§ **List of tasks**
**A.** According to the set theory passage, to what large cardinal does Apter's paper say the consistency strength can be lowered?
**B.** Repeat the set theory passage word for word, everything from "While the failure" down to "say the least.".
**C.** Carry on the passage about Ramsey cardinals and the axiom of choice from the point where it stops.

— Start Extract to read —

To see this, first note that the first statement necessarily means that $X$ can be well-ordered (since it can be mapped into a well-ordered set injectively). So it suffices to show that for well-ordered sets this happens, while the axiom of choice fails. In fact it suffices to show that for every ordinal $\alpha$, $\aleph_{\alpha+1}\nleq2^{\aleph_\alpha}$.
Apter showed that it is consistent from a $3$-huge cardinal that there is a model of $\sf ZF$ in which every successor cardinal is Ramsey. (The paper mentions at the end that the consistency strength can be lowered to an almost huge cardinal.)
The proof that Ramsey cardinals are strongly inaccessible can be followed in $\sf ZF$ to obtain that if $\kappa\leq2^\lambda$ for some $\lambda<\kappa$, then $\kappa$ is not weakly compact, and in particular not Ramsey. The idea lies in the fact that in the lexicographic ordering of $2^\lambda$ there is no sequence which is strictly increasing, or strictly decreasing, of length $\lambda^+$.
While the failure of $\sf GCH(1)\rightarrow AC$ is probably not equiconsistent with a $3$-huge, or even an almost huge cardinal, it does imply the consistency of some large cardinals, to say the least.

— End Extract to read —
— Start Records shown —

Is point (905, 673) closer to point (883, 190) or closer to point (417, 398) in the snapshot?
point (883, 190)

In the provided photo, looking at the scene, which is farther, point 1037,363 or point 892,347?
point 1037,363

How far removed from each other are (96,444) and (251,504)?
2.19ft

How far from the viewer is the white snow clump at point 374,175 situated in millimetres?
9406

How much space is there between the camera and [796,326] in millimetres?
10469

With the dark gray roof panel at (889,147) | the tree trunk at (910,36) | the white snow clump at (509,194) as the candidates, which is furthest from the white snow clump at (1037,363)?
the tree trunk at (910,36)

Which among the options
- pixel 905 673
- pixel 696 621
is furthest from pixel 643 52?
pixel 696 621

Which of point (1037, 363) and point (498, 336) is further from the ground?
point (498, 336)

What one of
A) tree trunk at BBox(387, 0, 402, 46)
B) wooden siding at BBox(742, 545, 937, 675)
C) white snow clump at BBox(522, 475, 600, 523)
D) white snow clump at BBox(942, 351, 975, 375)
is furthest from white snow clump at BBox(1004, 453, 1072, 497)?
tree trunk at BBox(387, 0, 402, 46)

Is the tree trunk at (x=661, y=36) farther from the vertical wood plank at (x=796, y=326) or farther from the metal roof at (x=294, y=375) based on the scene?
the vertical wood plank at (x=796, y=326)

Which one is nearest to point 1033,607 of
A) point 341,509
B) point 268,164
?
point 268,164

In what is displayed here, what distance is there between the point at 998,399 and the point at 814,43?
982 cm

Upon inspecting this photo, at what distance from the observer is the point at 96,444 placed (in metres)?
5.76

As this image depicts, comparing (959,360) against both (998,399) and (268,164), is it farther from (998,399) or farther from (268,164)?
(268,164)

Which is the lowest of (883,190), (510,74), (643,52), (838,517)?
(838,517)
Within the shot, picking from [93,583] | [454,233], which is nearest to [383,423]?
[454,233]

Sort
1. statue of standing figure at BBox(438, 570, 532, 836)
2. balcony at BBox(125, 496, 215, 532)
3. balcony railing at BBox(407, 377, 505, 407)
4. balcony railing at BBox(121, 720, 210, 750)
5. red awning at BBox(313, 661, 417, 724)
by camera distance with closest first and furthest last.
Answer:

— End Records shown —

§ **Answers below**
**A.** An almost huge cardinal.

**B.**
While the failure of $\sf GCH(1)\rightarrow AC$ is probably not equiconsistent with a $3$-huge, or even an almost huge cardinal, it does imply the consistency of some large cardinals, to say the least.

**C.**
If $\kappa^+\nleq2^\kappa$, then given any inner model $M$ which satisfy $\sf AC$, it is necessarily the case that $(\kappa^+)^M<(\kappa^+)^V$. Otherwise the two models agree on $\kappa^+$, and in $V$ the set $\mathcal P(\kappa)$ can only be larger.
This means that in any inner model satisfying choice, $\kappa^+$ is a limit cardinal. If $\kappa^+$ is regular there, it is inaccessible; if $\kappa$ happened to be singular, then we move to the next point.
Suppose that $\kappa$ is singular in $V$, either it is regular in some inner model, in which case $0^\#$ exists and we jumped quite high in the consistency strength; or $\kappa^+$ is a limit cardinal in $L$ (by the argument above) and therefore $(\kappa^+)^L\neq(\kappa^+)^V$ and we get back to $0^\#$.
My guess is that you can obtain this for successor ordinals without much more than a proper class of inaccessible cardinals; but once you need to change the successors of singular cardinals, you are in for much larger cardinals than just that.